## Exercise:
Go through the material and set down every line without alteration.

## Data extract:
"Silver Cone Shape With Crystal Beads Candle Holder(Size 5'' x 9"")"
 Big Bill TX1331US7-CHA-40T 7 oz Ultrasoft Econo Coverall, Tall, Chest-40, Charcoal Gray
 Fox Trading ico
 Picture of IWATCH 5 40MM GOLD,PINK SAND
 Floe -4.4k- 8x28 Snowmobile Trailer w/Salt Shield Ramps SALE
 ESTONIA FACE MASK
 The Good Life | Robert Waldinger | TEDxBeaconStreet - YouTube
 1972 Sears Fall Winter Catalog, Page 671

## Solution for this problem:
"Silver Cone Shape With Crystal Beads Candle Holder(Size 5'' x 9"")"
 Big Bill TX1331US7-CHA-40T 7 oz Ultrasoft Econo Coverall, Tall, Chest-40, Charcoal Gray
 Fox Trading ico
 Picture of IWATCH 5 40MM GOLD,PINK SAND
 Floe -4.4k- 8x28 Snowmobile Trailer w/Salt Shield Ramps SALE
 ESTONIA FACE MASK
 The Good Life | Robert Waldinger | TEDxBeaconStreet - YouTube
 1972 Sears Fall Winter Catalog, Page 671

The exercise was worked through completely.